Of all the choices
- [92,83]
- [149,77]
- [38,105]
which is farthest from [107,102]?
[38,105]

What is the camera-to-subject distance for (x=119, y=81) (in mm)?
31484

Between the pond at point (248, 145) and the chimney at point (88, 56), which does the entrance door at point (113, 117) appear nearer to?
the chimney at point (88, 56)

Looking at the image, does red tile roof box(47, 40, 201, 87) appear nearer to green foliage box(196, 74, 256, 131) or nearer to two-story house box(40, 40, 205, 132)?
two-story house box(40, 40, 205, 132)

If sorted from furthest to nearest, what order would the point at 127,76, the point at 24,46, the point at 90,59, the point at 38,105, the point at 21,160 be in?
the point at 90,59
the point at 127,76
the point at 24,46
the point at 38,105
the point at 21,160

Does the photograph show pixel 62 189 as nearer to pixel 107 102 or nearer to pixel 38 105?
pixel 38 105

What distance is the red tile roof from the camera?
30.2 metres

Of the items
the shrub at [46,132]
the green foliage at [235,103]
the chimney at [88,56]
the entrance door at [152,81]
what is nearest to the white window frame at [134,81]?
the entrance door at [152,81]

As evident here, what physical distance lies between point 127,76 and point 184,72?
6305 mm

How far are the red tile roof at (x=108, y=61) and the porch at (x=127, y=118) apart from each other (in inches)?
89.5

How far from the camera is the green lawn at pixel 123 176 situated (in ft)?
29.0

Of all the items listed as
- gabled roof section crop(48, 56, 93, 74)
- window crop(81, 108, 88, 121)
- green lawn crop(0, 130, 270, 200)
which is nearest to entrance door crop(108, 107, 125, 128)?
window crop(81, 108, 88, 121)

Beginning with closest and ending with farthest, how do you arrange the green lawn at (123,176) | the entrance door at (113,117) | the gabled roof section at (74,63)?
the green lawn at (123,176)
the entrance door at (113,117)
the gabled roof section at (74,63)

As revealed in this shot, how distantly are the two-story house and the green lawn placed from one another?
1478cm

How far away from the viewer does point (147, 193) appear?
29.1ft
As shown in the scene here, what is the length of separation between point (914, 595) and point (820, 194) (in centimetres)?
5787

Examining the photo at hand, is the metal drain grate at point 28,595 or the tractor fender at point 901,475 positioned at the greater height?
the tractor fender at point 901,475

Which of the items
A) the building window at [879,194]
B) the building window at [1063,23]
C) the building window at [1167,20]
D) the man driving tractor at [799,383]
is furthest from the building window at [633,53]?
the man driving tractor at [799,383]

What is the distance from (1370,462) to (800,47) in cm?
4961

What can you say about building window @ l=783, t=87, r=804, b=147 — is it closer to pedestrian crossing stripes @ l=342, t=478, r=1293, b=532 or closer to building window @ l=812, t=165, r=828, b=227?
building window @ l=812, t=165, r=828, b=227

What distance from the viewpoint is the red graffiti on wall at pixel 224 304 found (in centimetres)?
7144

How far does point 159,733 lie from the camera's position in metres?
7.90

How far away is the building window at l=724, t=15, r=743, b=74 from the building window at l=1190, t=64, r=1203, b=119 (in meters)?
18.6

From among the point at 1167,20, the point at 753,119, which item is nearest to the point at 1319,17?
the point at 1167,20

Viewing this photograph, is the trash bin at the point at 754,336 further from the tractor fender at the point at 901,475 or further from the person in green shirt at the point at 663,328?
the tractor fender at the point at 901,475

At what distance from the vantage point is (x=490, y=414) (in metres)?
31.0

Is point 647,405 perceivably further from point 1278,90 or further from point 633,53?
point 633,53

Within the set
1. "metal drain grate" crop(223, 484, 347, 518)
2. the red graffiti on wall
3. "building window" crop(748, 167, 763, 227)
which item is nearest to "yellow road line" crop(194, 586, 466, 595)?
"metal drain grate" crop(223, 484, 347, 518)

——————————

**WRITTEN REQUEST**
Every record should be repeated exactly; please leave none out.

**OUTPUT OF THE TASK**
Of all the choices
- [92,83]
- [149,77]
- [38,105]
which is farthest from [107,102]?
[38,105]

What is the camera-to-subject distance for (x=119, y=81) (in mm)?
31484

Between the pond at point (248, 145) and the chimney at point (88, 56), which does the entrance door at point (113, 117) appear nearer to?
the chimney at point (88, 56)

Looking at the image, does red tile roof box(47, 40, 201, 87) appear nearer to green foliage box(196, 74, 256, 131) or nearer to two-story house box(40, 40, 205, 132)?
two-story house box(40, 40, 205, 132)

If sorted from furthest to nearest, what order would the point at 127,76, the point at 24,46, the point at 90,59, the point at 38,105, the point at 21,160 be in?
the point at 90,59
the point at 127,76
the point at 24,46
the point at 38,105
the point at 21,160

Does the photograph show pixel 62 189 as nearer to pixel 107 102 or nearer to pixel 38 105?
pixel 38 105

What distance is the red tile roof from the camera?
30.2 metres

Of the items
the shrub at [46,132]
the green foliage at [235,103]
the chimney at [88,56]
the entrance door at [152,81]
what is nearest to the white window frame at [134,81]?
the entrance door at [152,81]

As evident here, what physical distance lies between point 127,76 and point 184,72?
6305 mm

How far are the red tile roof at (x=108, y=61) and the porch at (x=127, y=118) apart from each other (in inches)?
89.5

How far from the camera is the green lawn at pixel 123 176 situated (in ft)?
29.0

Of all the items listed as
- gabled roof section crop(48, 56, 93, 74)
- window crop(81, 108, 88, 121)
- green lawn crop(0, 130, 270, 200)
which is nearest to entrance door crop(108, 107, 125, 128)?
window crop(81, 108, 88, 121)

Beginning with closest and ending with farthest, how do you arrange the green lawn at (123,176) | the entrance door at (113,117) | the gabled roof section at (74,63)?
the green lawn at (123,176)
the entrance door at (113,117)
the gabled roof section at (74,63)

As revealed in this shot, how distantly are the two-story house and the green lawn placed from one another?
1478cm

How far away from the viewer does point (147, 193) appear?
29.1ft
As shown in the scene here, what is the length of separation between point (914, 595) and point (820, 194) (in centimetres)?
5787

Examining the photo at hand, is the metal drain grate at point 28,595 or the tractor fender at point 901,475 positioned at the greater height?
the tractor fender at point 901,475

Which of the items
A) the building window at [879,194]
B) the building window at [1063,23]
C) the building window at [1167,20]
D) the man driving tractor at [799,383]
is furthest from the building window at [633,53]?
the man driving tractor at [799,383]

What is the distance from (1370,462) to (800,47) in cm?
4961

What can you say about building window @ l=783, t=87, r=804, b=147 — is it closer to pedestrian crossing stripes @ l=342, t=478, r=1293, b=532 or closer to building window @ l=812, t=165, r=828, b=227?
building window @ l=812, t=165, r=828, b=227

What distance from the viewpoint is the red graffiti on wall at pixel 224 304 found (in centimetres)?
7144

How far does point 159,733 lie from the camera's position in metres?
7.90

How far away is the building window at l=724, t=15, r=743, b=74 from the building window at l=1190, t=64, r=1203, b=119 (in meters)?
18.6

From among the point at 1167,20, the point at 753,119, which item is nearest to the point at 1319,17?
the point at 1167,20

Viewing this photograph, is the trash bin at the point at 754,336 further from the tractor fender at the point at 901,475 or further from the person in green shirt at the point at 663,328?
the tractor fender at the point at 901,475

At what distance from the vantage point is (x=490, y=414) (in metres)?
31.0

Is point 647,405 perceivably further from point 1278,90 or further from point 633,53?
point 633,53

Within the set
1. "metal drain grate" crop(223, 484, 347, 518)
2. the red graffiti on wall
3. "building window" crop(748, 167, 763, 227)
which item is nearest to "yellow road line" crop(194, 586, 466, 595)?
"metal drain grate" crop(223, 484, 347, 518)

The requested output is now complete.